- **WORK TO COMPLETE**: Lay out every line of the items below as a JSON list of strings, one string per line, with blank lines left out. Leave the pictures out of the answer.

- **MATERIAL FOR THIS EXERCISE**:
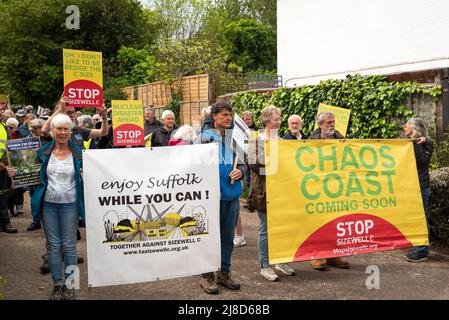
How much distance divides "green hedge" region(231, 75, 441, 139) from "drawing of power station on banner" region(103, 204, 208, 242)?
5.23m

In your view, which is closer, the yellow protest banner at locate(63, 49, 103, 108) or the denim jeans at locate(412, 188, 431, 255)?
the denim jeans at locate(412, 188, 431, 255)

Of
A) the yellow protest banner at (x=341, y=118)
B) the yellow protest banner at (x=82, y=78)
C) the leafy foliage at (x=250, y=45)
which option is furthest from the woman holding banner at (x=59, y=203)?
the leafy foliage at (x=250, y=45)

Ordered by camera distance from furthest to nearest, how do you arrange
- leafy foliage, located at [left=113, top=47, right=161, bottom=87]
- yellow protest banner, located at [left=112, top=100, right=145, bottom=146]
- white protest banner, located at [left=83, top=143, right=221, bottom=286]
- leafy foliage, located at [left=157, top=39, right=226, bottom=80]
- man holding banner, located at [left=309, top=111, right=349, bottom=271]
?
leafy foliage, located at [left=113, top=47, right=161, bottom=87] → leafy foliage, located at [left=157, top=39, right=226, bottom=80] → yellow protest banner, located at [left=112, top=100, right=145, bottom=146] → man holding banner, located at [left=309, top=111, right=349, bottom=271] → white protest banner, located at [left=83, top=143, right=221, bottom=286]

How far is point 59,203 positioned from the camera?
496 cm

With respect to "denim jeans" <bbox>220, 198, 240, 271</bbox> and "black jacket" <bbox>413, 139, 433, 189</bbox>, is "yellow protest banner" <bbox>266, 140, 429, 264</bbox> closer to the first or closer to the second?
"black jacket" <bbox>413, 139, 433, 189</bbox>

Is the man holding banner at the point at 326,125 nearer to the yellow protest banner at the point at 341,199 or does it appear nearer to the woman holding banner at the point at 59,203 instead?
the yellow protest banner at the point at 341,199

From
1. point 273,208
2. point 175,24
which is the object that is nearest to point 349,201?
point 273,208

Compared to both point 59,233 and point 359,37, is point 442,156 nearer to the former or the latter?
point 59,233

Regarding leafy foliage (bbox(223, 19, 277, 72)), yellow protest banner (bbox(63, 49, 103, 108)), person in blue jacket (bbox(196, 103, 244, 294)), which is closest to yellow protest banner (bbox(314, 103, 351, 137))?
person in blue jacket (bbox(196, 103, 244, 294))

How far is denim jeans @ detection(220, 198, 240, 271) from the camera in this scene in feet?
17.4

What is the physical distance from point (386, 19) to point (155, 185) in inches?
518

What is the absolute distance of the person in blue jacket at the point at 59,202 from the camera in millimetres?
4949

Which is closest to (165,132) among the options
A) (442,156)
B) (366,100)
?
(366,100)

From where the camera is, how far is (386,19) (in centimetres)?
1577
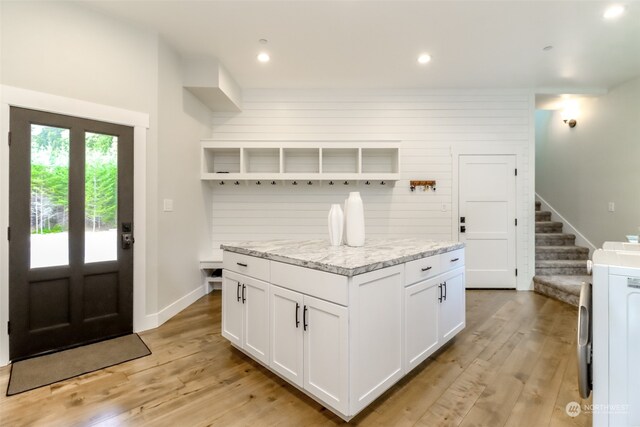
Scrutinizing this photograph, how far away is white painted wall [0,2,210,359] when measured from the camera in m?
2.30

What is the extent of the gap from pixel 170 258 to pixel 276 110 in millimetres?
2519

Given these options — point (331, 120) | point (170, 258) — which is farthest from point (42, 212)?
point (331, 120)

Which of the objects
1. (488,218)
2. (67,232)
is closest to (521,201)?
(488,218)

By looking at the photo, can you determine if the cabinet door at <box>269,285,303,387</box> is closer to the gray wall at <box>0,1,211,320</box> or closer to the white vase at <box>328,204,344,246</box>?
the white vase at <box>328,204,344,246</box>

- **COMPLETE OUTPUT**:
[
  "How much distance divides \"green hedge\" region(231, 75, 441, 139) from \"drawing of power station on banner\" region(103, 204, 208, 242)?",
  "5.23m",
  "In your view, which is closer, the yellow protest banner at locate(63, 49, 103, 108) or the denim jeans at locate(412, 188, 431, 255)?",
  "the denim jeans at locate(412, 188, 431, 255)",
  "Of",
  "A) the yellow protest banner at (x=341, y=118)",
  "B) the yellow protest banner at (x=82, y=78)",
  "C) the leafy foliage at (x=250, y=45)",
  "which option is furthest from the woman holding banner at (x=59, y=203)?",
  "the leafy foliage at (x=250, y=45)",
  "Ordered by camera distance from furthest to nearest, how do you arrange",
  "- leafy foliage, located at [left=113, top=47, right=161, bottom=87]",
  "- yellow protest banner, located at [left=112, top=100, right=145, bottom=146]",
  "- white protest banner, located at [left=83, top=143, right=221, bottom=286]",
  "- leafy foliage, located at [left=157, top=39, right=226, bottom=80]",
  "- man holding banner, located at [left=309, top=111, right=349, bottom=271]",
  "?",
  "leafy foliage, located at [left=113, top=47, right=161, bottom=87] → leafy foliage, located at [left=157, top=39, right=226, bottom=80] → yellow protest banner, located at [left=112, top=100, right=145, bottom=146] → man holding banner, located at [left=309, top=111, right=349, bottom=271] → white protest banner, located at [left=83, top=143, right=221, bottom=286]",
  "How far is point 59,203 positioned from the camera?",
  "496 cm",
  "With respect to \"denim jeans\" <bbox>220, 198, 240, 271</bbox> and \"black jacket\" <bbox>413, 139, 433, 189</bbox>, is \"yellow protest banner\" <bbox>266, 140, 429, 264</bbox> closer to the first or closer to the second?",
  "\"black jacket\" <bbox>413, 139, 433, 189</bbox>",
  "Is the man holding banner at the point at 326,125 nearer to the yellow protest banner at the point at 341,199 or does it appear nearer to the woman holding banner at the point at 59,203 instead?",
  "the yellow protest banner at the point at 341,199",
  "From",
  "1. point 273,208",
  "2. point 175,24",
  "which is the object that is nearest to point 349,201?",
  "point 273,208",
  "Compared to both point 59,233 and point 359,37, is point 442,156 nearer to the former or the latter?",
  "point 59,233",
  "Regarding leafy foliage (bbox(223, 19, 277, 72)), yellow protest banner (bbox(63, 49, 103, 108)), person in blue jacket (bbox(196, 103, 244, 294)), which is closest to yellow protest banner (bbox(314, 103, 351, 137))?",
  "person in blue jacket (bbox(196, 103, 244, 294))",
  "How far is denim jeans @ detection(220, 198, 240, 271) from the camera in this scene in feet?",
  "17.4",
  "What is the physical distance from point (386, 19) to point (155, 185) in inches?",
  "518",
  "What is the absolute distance of the person in blue jacket at the point at 59,202 from the camera in millimetres?",
  "4949",
  "Which is closest to (165,132) among the options",
  "A) (442,156)",
  "B) (366,100)",
  "?",
  "(366,100)",
  "From where the camera is, how far is (386,19) (in centimetres)?",
  "1577",
  "Scrutinizing this photograph, how far away is white painted wall [0,2,210,359] when measured from the camera in m?",
  "2.30",
  "What is the extent of the gap from pixel 170 258 to pixel 276 110 in millimetres?",
  "2519",
  "Given these options — point (331, 120) | point (170, 258) — which is farthest from point (42, 212)?",
  "point (331, 120)",
  "Which of the objects",
  "1. (488,218)",
  "2. (67,232)",
  "is closest to (521,201)?",
  "(488,218)",
  "By looking at the photo, can you determine if the cabinet door at <box>269,285,303,387</box> is closer to the gray wall at <box>0,1,211,320</box> or closer to the white vase at <box>328,204,344,246</box>?",
  "the white vase at <box>328,204,344,246</box>"
]